### Actions to take
a – Please reproduce word for word the part of the stock option text starting with "5. RETIREMENT PLANS" and going on through "months of employment.".
b – According to the stock option text, how many shares were available for future option grants at March 31, 1996?

### Quoted text
* * * * * * * * *
The Corporation may purchase shares of its Common Stock from time to time at
such prices and amounts as the Board of Directors may deem advisable. No
purchases were made during the three months ended March 31, 1996.
The Corporation has an employee incentive stock option and stock appreciation
rights plan which provides for the issuance of options and stock appreciation
rights for the purchase of up to 480,000 shares of the Corporation's common
stock at 100% of the fair market value at date of grant. There were 105,465
stock options and stock appreciation rights that expired unissued. Options are
exercisable beginning not less than one year after the date of grant and extend
over ten years from the date of grant. Stock appreciation rights are exercisable
beginning not less than two years after the date of grant and extend over the
period during which the option is exercisable. The stock appreciation rights
allow the optionees to surrender their rights to exercise their options and
receive cash in an amount equal to the difference between the option price and
the fair market value of the common stock at the date of surrender. Under the
plan, the exercise price of the options and related stock appreciation rights is
reduced by the per share amount of capital gain paid by the Corporation during
the subsequent years. During the three months ended March 31, 1996, no options
or stock appreciation rights were granted, stock appreciation rights relating to
10,000 stock option shares were exercised at market prices of $28.750-$28.875
per share and the stock options relating to these rights which had an exercise
price of $19.945 per share were cancelled. At March 31, 1996, there were
outstanding exercisable options to purchase 74,400 common shares at
$18.800-$25.373 per share and unexercisable options to purchase 120,750 common
shares at $21.385-$28.210 per share. At March 31, 1996, there were 365,000
shares available for future option grants.
5. RETIREMENT PLANS
The Corporation provides retirement benefits for its employees under a
non-contributory qualified defined benefit pension plan. The benefits are based
on years of service and compensation during the last 36 months of employment.
The Corporation's current funding policy is to contribute annually to the plan
only those amounts that can be deducted for federal income tax purposes.
* * * * * * * * *
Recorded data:
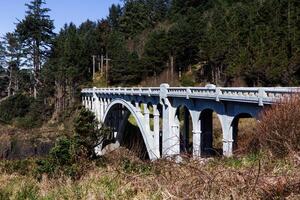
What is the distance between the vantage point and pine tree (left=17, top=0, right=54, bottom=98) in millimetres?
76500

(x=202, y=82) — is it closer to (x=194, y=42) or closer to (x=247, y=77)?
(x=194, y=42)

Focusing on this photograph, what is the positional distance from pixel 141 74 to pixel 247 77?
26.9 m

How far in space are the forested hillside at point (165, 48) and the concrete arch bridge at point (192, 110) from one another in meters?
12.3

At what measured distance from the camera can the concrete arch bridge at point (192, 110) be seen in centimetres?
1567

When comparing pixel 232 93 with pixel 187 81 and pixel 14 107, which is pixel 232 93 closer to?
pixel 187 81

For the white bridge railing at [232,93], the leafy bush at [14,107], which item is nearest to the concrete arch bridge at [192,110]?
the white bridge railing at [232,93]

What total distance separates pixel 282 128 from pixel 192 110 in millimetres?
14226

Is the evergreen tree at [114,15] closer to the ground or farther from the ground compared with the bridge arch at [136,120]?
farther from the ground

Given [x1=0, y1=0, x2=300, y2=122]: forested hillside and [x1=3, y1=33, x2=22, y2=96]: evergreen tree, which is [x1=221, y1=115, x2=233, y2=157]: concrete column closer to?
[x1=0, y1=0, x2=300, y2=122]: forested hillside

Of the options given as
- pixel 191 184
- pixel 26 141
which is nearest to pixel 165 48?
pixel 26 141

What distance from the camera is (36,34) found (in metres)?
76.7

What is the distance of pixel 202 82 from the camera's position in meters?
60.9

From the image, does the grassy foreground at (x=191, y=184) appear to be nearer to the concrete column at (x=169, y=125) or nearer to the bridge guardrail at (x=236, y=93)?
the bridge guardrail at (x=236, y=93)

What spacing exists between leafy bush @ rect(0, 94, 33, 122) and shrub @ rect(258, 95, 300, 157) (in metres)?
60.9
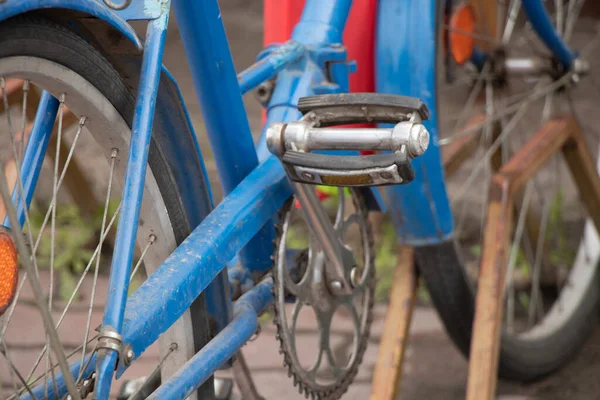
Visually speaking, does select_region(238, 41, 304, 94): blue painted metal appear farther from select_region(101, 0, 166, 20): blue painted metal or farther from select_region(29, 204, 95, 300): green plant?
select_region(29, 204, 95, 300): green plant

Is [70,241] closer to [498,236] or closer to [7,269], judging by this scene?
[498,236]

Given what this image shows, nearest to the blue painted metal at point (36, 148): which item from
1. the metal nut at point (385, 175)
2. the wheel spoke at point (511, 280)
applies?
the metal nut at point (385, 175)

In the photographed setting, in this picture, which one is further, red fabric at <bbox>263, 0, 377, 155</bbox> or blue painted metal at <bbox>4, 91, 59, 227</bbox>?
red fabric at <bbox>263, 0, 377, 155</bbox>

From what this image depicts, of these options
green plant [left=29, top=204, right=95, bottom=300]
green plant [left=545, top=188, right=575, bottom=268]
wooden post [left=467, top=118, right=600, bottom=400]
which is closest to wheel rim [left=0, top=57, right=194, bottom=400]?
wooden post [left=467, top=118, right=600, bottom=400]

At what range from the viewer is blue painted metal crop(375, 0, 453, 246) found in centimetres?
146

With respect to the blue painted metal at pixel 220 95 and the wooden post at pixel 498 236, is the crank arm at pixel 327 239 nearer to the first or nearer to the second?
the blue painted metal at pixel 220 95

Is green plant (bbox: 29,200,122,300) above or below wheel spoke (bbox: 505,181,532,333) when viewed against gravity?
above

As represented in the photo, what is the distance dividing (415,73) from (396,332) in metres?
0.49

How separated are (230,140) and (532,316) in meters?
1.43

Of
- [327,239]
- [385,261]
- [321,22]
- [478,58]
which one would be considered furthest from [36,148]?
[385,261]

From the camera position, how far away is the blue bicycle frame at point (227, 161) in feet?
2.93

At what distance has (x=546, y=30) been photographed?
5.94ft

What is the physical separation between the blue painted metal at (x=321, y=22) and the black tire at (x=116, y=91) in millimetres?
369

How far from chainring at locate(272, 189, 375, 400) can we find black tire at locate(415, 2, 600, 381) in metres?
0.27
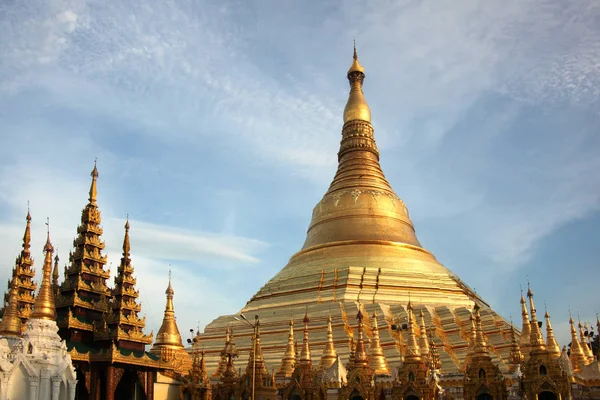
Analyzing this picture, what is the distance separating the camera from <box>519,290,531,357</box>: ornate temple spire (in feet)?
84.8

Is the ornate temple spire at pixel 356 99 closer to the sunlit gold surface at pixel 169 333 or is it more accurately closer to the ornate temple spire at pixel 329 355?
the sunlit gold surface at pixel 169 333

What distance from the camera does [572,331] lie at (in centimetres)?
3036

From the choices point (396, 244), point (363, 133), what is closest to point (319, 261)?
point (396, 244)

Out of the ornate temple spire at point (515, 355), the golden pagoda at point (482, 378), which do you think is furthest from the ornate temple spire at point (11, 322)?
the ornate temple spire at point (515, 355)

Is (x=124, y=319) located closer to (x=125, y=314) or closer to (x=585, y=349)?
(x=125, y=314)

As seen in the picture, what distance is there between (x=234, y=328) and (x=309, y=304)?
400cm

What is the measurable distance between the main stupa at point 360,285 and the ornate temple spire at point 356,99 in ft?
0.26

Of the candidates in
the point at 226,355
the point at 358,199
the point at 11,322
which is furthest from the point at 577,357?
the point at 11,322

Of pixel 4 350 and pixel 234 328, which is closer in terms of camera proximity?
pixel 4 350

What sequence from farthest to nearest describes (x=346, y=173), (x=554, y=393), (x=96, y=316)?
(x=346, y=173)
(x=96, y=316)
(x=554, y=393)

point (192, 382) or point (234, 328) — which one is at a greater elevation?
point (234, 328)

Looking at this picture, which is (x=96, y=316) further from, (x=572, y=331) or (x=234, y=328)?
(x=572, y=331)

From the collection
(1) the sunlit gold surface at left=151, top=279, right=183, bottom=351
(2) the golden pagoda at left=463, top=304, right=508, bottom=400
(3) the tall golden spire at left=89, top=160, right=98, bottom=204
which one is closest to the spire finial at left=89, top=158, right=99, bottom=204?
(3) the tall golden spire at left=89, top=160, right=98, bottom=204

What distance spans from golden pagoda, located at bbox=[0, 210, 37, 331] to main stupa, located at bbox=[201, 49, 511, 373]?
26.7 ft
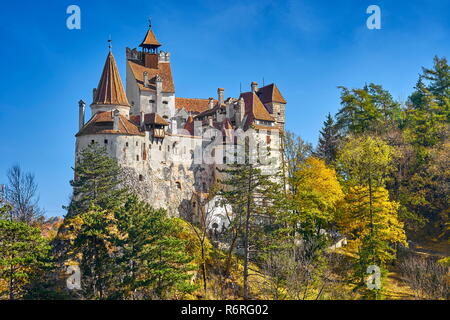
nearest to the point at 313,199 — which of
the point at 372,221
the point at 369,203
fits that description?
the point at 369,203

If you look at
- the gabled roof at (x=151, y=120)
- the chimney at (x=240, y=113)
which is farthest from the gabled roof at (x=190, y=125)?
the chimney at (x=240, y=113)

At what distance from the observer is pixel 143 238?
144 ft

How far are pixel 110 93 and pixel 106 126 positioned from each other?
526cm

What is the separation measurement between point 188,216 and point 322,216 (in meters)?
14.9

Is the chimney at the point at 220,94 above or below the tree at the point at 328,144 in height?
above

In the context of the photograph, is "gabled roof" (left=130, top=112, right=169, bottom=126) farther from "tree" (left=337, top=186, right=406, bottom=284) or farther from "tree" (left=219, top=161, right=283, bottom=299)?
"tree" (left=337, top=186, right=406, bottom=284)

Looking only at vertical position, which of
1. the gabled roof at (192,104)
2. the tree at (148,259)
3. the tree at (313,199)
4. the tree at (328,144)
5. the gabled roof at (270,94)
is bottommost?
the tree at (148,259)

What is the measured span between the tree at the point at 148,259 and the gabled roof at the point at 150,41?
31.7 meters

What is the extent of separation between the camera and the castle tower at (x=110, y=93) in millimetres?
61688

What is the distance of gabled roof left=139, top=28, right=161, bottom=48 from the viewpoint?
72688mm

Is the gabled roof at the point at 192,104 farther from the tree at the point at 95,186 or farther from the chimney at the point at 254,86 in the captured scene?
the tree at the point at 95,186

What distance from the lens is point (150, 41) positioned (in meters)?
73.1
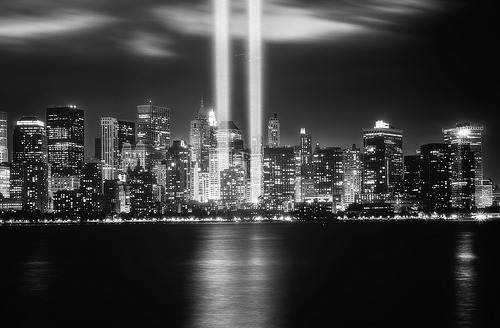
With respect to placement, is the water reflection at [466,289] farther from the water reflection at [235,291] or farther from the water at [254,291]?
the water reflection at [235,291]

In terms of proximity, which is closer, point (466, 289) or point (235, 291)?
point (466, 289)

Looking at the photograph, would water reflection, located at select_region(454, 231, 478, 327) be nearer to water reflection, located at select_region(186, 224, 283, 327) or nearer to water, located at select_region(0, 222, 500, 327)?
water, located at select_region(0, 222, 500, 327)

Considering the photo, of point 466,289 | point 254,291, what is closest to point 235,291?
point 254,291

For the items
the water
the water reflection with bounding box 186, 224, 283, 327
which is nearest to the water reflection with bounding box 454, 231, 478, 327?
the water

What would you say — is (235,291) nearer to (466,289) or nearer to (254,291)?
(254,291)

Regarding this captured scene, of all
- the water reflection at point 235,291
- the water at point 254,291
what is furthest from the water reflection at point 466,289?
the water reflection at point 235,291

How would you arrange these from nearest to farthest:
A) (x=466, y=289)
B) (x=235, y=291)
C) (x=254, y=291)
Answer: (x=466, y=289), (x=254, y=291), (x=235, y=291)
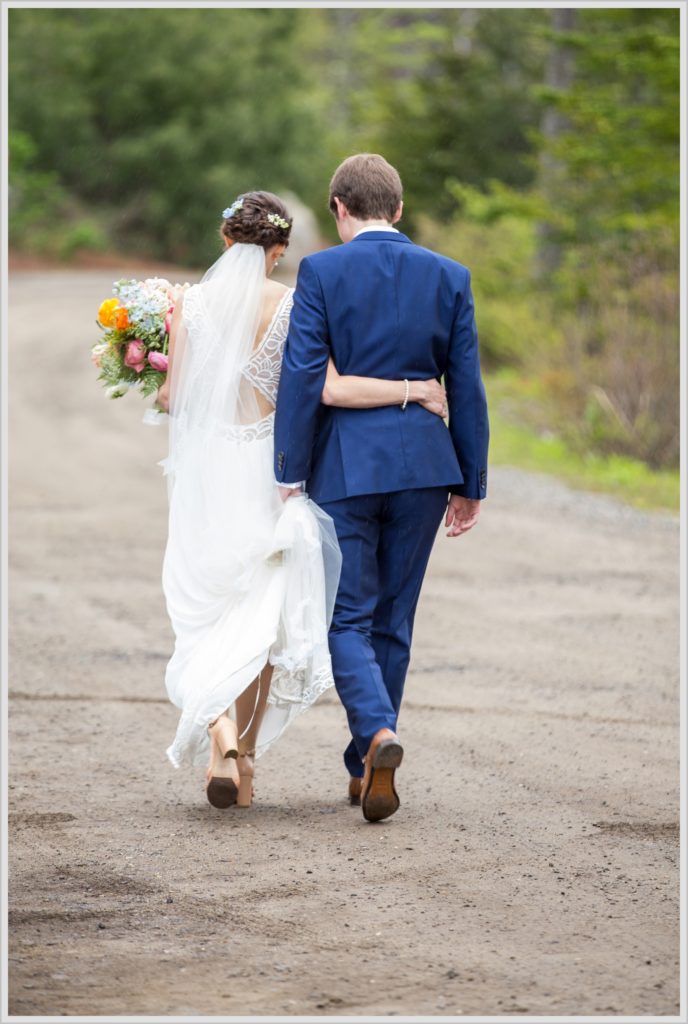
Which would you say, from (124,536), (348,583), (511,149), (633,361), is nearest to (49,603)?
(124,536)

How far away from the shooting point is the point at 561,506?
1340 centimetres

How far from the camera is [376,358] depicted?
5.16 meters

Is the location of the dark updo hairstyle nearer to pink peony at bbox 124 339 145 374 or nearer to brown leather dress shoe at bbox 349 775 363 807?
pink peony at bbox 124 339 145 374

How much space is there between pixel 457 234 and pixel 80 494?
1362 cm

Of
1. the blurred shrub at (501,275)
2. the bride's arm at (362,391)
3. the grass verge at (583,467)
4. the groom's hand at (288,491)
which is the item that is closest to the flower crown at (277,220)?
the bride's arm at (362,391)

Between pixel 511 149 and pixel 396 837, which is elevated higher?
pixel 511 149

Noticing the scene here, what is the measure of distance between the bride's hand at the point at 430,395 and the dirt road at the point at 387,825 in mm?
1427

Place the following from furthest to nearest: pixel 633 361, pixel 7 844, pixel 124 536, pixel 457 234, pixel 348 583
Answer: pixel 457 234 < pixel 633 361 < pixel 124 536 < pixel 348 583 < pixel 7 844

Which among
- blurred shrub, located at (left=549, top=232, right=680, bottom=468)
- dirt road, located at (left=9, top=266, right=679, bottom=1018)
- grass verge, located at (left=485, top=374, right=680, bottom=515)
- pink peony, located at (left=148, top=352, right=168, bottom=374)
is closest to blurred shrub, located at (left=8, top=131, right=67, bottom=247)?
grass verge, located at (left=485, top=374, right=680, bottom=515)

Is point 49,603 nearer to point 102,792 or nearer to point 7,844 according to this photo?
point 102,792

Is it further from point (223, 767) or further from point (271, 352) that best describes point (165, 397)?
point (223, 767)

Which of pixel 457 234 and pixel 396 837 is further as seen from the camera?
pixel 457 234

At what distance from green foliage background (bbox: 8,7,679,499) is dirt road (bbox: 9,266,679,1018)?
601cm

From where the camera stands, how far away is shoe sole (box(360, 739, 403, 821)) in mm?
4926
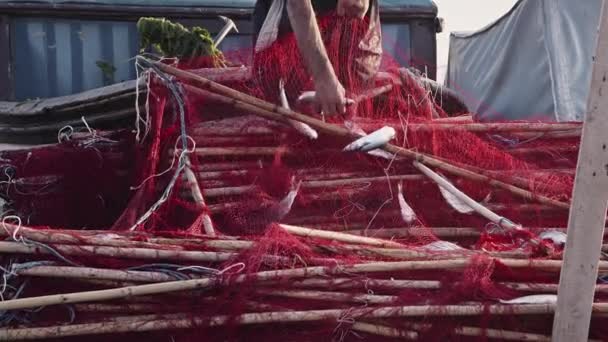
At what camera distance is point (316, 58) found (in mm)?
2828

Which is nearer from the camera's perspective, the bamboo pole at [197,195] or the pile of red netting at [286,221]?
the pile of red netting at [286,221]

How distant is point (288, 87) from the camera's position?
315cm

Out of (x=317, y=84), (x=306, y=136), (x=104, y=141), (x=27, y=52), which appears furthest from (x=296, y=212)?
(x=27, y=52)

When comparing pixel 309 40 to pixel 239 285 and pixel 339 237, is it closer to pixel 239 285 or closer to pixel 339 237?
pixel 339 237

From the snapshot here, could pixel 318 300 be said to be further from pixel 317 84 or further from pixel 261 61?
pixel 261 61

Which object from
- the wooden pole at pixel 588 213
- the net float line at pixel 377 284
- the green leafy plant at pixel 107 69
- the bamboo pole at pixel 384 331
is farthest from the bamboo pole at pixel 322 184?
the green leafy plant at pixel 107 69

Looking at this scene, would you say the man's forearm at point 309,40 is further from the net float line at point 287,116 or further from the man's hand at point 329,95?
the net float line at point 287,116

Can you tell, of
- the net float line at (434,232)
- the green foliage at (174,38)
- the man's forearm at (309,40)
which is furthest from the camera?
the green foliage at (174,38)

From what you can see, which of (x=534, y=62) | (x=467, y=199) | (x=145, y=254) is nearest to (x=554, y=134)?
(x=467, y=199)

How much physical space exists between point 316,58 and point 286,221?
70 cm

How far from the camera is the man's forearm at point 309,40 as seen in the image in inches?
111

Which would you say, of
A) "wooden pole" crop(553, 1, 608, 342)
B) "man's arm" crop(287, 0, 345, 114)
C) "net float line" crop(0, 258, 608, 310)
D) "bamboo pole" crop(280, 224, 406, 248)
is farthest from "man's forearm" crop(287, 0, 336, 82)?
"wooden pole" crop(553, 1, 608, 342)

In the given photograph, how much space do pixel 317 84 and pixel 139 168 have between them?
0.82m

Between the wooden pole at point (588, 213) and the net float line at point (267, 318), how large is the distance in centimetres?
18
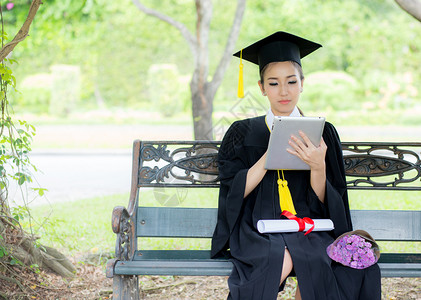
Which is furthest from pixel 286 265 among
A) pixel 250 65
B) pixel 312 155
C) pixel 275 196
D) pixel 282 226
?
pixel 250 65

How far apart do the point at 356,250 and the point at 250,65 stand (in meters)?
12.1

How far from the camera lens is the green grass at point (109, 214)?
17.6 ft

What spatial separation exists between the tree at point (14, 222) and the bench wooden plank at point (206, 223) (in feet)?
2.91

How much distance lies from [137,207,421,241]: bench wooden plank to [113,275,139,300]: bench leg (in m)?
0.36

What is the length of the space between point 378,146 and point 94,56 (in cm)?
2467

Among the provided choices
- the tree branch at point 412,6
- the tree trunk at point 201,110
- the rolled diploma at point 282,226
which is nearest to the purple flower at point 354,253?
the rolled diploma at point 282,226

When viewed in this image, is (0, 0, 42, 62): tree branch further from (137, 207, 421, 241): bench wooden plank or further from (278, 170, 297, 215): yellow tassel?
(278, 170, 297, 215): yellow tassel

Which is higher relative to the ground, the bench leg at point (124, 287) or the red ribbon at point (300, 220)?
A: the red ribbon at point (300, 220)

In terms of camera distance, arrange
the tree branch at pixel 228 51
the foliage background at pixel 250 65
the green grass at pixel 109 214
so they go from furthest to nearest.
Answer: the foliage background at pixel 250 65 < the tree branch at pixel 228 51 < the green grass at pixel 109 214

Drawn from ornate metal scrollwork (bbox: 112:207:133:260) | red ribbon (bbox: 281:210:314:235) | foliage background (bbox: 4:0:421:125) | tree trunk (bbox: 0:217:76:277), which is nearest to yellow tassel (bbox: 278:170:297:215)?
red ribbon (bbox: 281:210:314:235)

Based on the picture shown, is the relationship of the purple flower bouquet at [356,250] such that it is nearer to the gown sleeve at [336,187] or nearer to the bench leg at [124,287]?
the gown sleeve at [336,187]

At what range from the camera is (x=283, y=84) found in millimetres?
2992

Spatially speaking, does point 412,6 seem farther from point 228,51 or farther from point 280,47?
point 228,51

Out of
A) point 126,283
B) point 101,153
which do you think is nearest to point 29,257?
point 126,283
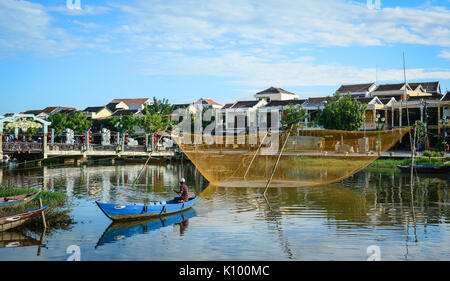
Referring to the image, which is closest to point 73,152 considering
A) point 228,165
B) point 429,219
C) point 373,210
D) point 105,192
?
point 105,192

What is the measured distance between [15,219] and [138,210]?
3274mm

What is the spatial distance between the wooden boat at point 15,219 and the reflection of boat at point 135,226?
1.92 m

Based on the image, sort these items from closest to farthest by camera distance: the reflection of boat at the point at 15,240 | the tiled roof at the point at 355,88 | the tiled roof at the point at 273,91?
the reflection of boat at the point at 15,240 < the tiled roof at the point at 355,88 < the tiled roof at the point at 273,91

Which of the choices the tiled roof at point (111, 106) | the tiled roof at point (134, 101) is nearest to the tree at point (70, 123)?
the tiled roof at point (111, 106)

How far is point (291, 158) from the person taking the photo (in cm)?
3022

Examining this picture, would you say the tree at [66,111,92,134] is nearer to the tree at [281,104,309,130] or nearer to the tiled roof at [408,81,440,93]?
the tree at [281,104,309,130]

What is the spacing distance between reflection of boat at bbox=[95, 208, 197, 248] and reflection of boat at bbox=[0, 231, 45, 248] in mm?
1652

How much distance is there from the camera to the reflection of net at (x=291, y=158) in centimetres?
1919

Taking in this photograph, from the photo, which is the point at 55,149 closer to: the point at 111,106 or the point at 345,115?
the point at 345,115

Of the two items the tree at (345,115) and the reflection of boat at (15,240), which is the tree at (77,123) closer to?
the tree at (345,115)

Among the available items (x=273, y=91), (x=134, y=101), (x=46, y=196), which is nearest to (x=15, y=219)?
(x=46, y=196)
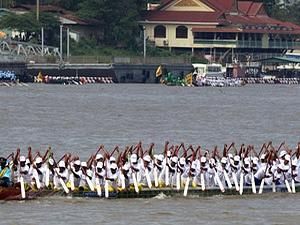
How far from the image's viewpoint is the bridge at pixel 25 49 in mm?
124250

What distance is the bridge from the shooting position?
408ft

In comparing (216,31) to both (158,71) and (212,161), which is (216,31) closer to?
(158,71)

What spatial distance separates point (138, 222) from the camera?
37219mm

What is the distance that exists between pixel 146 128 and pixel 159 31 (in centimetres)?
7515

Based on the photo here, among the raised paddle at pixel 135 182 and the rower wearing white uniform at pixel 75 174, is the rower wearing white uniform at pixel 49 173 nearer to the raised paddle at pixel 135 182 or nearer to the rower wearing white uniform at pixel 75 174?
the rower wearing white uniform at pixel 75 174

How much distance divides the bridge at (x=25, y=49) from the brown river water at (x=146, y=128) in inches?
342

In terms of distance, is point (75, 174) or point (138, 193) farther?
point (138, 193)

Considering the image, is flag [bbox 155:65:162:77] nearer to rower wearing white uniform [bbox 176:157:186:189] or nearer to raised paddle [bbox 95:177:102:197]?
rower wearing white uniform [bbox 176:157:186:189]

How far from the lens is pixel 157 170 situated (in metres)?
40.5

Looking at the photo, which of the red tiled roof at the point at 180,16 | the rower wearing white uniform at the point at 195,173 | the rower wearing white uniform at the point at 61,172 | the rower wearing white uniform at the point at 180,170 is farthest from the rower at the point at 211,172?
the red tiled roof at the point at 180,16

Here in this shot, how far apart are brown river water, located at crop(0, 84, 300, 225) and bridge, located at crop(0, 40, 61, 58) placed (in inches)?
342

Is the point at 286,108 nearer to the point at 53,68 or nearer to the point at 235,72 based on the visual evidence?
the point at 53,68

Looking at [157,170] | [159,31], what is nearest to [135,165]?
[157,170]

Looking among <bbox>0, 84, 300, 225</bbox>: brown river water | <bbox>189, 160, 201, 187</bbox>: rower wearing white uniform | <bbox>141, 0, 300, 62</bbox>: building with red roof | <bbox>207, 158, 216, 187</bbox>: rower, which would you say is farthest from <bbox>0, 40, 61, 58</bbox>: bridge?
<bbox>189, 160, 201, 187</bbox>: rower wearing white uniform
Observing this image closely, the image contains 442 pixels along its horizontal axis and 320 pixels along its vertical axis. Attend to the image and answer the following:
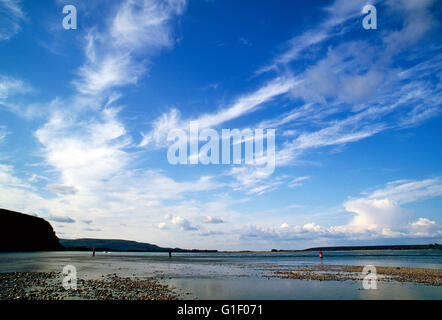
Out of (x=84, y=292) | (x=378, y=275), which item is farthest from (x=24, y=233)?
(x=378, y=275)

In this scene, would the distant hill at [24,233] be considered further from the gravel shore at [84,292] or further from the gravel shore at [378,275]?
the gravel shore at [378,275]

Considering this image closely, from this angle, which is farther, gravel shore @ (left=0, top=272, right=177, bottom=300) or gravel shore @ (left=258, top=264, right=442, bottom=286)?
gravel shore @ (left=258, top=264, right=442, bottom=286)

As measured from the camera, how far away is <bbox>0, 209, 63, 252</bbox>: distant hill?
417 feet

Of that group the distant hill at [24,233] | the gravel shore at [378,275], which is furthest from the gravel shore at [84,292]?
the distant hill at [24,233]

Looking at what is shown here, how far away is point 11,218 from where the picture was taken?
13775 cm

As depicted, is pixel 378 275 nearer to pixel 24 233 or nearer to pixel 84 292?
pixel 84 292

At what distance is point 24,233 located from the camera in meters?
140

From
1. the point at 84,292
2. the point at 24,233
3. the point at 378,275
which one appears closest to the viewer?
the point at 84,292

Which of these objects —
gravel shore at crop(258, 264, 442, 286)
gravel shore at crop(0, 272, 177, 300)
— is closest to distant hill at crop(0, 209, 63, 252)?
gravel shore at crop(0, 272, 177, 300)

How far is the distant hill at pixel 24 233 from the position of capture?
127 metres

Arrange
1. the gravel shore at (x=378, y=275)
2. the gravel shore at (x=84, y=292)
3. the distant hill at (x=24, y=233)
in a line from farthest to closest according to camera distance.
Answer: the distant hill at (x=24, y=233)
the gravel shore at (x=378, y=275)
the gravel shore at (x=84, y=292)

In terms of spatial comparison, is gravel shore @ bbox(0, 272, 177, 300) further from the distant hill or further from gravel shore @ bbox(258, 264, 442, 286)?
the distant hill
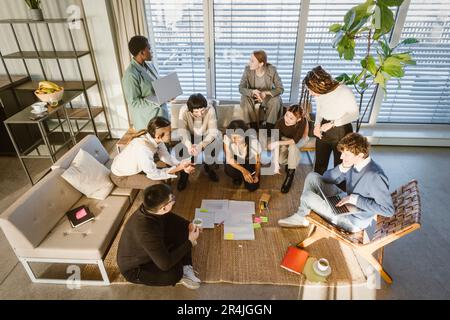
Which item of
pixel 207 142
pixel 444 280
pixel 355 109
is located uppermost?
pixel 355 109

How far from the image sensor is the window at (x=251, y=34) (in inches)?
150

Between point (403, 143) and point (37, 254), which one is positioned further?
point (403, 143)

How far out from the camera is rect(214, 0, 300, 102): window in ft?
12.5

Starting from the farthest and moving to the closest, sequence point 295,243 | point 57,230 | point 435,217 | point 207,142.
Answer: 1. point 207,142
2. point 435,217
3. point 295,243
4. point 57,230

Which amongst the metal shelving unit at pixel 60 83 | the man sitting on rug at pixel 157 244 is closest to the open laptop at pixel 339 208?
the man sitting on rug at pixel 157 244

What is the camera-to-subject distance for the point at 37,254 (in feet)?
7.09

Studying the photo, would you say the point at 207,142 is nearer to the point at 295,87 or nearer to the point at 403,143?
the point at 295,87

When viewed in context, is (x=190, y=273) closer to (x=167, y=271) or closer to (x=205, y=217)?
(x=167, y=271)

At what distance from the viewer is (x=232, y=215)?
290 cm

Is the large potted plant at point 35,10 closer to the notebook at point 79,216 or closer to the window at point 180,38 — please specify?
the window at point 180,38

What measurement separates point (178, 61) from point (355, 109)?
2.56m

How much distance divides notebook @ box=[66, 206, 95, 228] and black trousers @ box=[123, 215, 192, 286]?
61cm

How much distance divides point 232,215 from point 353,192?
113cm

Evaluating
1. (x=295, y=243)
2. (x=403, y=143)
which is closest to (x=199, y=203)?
* * * * * * * * *
### Results
a –
5. RETIREMENT PLANS
The Corporation provides retirement benefits for its employees under a
non-contributory qualified defined benefit pension plan. The benefits are based
on years of service and compensation during the last 36 months of employment.

b – 365,000 shares.